I release the fist that is curled into the front of Jerrod’s shirt, and he staggers backward, placing a hand on the wall to steady himself.

I’m so fucking tired. Of trying to prove myself. Of molding myself into who others think I should be. I want Lettie, and I want to be a good person, and I hate that I let Jerrod pull me into this ugly game with him.

“Stay the fuck away from me and Colette.” I stagger backwards, the adrenaline from fighting Jerrod starting to wane.

“Everyone cared more about you,” he calls.
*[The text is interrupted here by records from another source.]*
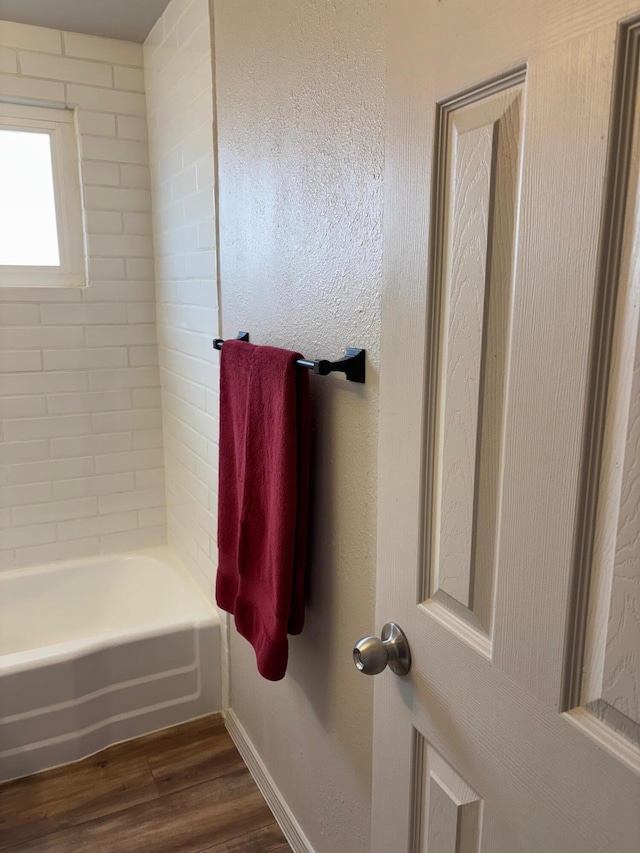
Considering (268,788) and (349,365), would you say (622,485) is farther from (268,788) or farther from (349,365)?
(268,788)

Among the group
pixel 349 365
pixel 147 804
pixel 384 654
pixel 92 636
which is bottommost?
pixel 147 804

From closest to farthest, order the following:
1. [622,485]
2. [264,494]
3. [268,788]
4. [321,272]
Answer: [622,485] < [321,272] < [264,494] < [268,788]

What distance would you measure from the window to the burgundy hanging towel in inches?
49.2

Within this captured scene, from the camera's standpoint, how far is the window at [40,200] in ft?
7.55

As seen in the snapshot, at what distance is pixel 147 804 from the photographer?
1.82 metres

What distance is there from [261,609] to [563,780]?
37.1 inches

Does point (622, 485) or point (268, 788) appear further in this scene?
point (268, 788)

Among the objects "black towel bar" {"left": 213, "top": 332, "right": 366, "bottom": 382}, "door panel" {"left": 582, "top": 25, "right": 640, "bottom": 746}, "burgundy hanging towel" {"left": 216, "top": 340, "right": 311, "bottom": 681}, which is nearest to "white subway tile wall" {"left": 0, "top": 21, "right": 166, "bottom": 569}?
"burgundy hanging towel" {"left": 216, "top": 340, "right": 311, "bottom": 681}

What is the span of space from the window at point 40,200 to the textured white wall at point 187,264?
31cm

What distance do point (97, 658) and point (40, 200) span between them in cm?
167

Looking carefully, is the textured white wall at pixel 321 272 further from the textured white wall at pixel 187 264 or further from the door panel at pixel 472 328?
the door panel at pixel 472 328

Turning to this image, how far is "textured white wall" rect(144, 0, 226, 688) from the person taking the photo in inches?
72.4

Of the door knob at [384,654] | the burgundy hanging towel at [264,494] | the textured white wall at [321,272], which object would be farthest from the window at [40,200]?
the door knob at [384,654]

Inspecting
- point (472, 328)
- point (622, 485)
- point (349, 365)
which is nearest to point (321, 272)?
point (349, 365)
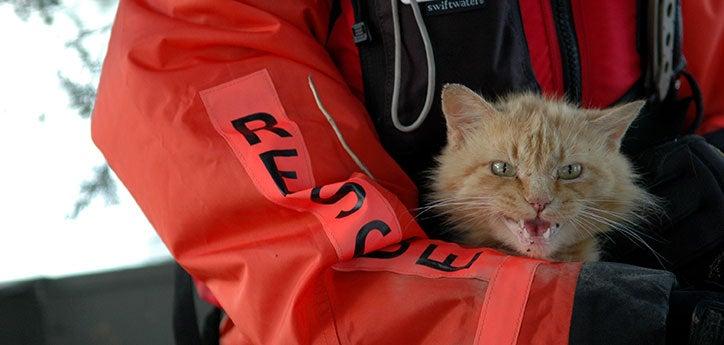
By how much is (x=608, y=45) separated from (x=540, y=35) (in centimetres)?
15

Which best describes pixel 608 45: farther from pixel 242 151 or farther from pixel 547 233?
pixel 242 151

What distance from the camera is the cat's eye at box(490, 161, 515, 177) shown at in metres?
1.19

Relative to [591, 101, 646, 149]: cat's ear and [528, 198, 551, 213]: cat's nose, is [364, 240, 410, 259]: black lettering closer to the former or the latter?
[528, 198, 551, 213]: cat's nose

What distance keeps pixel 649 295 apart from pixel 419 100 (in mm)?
529

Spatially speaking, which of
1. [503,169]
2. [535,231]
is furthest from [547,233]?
[503,169]

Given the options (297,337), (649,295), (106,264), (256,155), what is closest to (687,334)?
(649,295)

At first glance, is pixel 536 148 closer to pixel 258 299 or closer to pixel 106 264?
pixel 258 299

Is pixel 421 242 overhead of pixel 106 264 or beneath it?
overhead

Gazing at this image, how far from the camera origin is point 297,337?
1.02 m

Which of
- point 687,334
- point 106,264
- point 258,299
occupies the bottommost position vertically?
point 106,264

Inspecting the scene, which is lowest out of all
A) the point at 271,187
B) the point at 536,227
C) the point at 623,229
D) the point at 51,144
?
the point at 623,229

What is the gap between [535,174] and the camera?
45.2 inches

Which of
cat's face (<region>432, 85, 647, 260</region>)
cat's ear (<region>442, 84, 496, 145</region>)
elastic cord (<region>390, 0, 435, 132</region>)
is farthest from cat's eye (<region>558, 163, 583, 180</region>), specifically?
elastic cord (<region>390, 0, 435, 132</region>)

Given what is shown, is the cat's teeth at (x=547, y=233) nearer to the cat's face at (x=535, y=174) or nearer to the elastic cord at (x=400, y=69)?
the cat's face at (x=535, y=174)
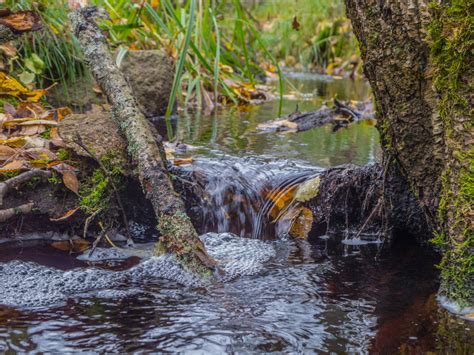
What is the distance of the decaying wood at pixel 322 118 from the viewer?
4527 millimetres

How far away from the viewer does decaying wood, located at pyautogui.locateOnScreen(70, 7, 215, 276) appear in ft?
6.40

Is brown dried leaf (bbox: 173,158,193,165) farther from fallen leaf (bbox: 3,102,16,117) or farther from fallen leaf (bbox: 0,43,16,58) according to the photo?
fallen leaf (bbox: 0,43,16,58)

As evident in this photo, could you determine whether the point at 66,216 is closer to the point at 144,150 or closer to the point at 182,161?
the point at 144,150

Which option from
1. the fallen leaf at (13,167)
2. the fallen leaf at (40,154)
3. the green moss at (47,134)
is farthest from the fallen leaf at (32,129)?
the fallen leaf at (13,167)

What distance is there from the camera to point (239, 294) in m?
1.91

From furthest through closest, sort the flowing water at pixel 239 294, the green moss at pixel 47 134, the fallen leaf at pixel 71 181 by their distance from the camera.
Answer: the green moss at pixel 47 134, the fallen leaf at pixel 71 181, the flowing water at pixel 239 294

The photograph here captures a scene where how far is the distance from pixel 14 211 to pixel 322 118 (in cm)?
316

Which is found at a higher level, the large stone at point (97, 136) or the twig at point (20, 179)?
the large stone at point (97, 136)

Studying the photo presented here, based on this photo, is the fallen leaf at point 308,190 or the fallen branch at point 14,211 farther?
the fallen leaf at point 308,190

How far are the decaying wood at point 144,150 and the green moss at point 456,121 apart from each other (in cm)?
80

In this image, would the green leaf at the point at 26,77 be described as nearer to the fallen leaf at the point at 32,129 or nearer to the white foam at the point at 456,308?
the fallen leaf at the point at 32,129

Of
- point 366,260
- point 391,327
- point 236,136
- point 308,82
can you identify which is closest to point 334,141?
point 236,136

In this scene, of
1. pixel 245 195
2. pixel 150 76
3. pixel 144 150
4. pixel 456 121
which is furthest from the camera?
pixel 150 76

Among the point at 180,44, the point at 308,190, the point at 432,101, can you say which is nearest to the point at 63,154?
the point at 308,190
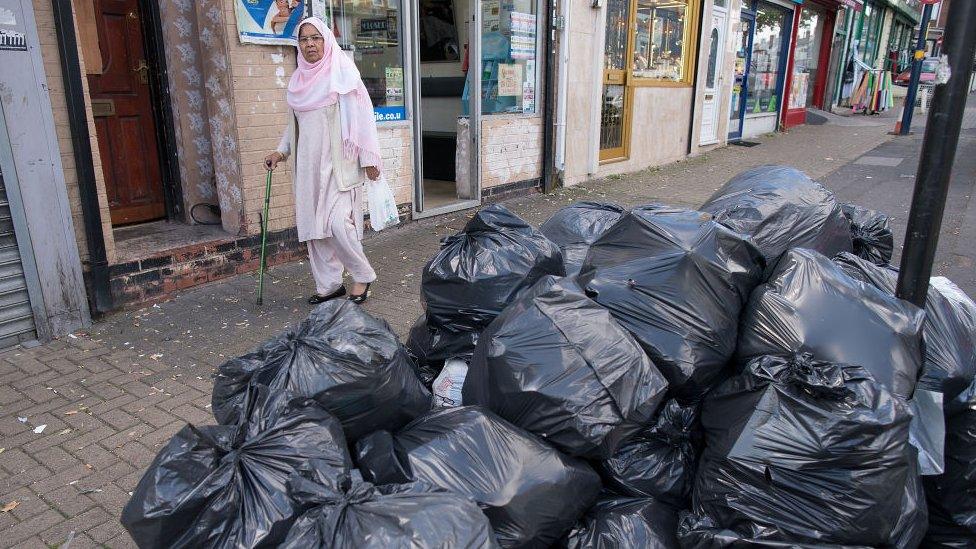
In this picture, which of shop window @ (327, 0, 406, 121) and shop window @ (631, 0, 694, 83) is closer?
shop window @ (327, 0, 406, 121)

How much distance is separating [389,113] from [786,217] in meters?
4.06

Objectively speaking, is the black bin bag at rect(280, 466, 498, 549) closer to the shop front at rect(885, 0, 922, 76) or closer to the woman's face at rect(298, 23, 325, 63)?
the woman's face at rect(298, 23, 325, 63)

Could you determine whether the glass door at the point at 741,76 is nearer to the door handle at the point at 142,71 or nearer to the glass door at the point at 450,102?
the glass door at the point at 450,102

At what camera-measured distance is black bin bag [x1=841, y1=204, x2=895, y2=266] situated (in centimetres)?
351

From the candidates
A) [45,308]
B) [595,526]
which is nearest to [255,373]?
[595,526]

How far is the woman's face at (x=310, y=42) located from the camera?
420cm

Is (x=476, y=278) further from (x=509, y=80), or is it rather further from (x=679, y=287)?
(x=509, y=80)

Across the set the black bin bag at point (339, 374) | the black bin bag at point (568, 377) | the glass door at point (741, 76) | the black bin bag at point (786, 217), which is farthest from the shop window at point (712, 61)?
the black bin bag at point (339, 374)

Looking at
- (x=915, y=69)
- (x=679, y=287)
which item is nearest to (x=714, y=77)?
(x=915, y=69)

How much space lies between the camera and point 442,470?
6.07ft

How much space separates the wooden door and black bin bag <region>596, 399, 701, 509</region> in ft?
14.6

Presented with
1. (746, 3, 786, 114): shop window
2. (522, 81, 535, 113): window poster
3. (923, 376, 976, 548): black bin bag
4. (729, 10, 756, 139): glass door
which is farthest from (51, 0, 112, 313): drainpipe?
(746, 3, 786, 114): shop window

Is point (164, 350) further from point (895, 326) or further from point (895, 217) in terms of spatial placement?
point (895, 217)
I should ignore him and walk away but I find myself turning back.

“What?”

“Your parents died and everyone was there for you. My family fell apart but I never got the sympathy you did, I couldn’t compete.”

“That’s fucked up. It was never a competition to see who could get more sympathy.”

“It wasn’t only that. Your parents treated me like their own. When my mom went to rehab, and I spent time at Lake George with you, I was jealous of your family. I saw what it was like to have loving, supportive parents.”

“Then I lost them.”

“Yeah, I lost them, too.”

For the first time, Jerrod’s mask falls and I see the hurt and insecurity behind it. I’d never thought of him hurting from my parents’ death. That he’d also lost their guidance and love. And even though he hadn’t lost his parents, they weren’t what mine had been to him.

I stare at him, now bloody and bruised. My anger has dissipated, but I’m still processing what he shared and how I feel about it.

A security guard shows up to escort me off the premises.

“Hannah, tell Lettie I’ll be waiting for her outside.”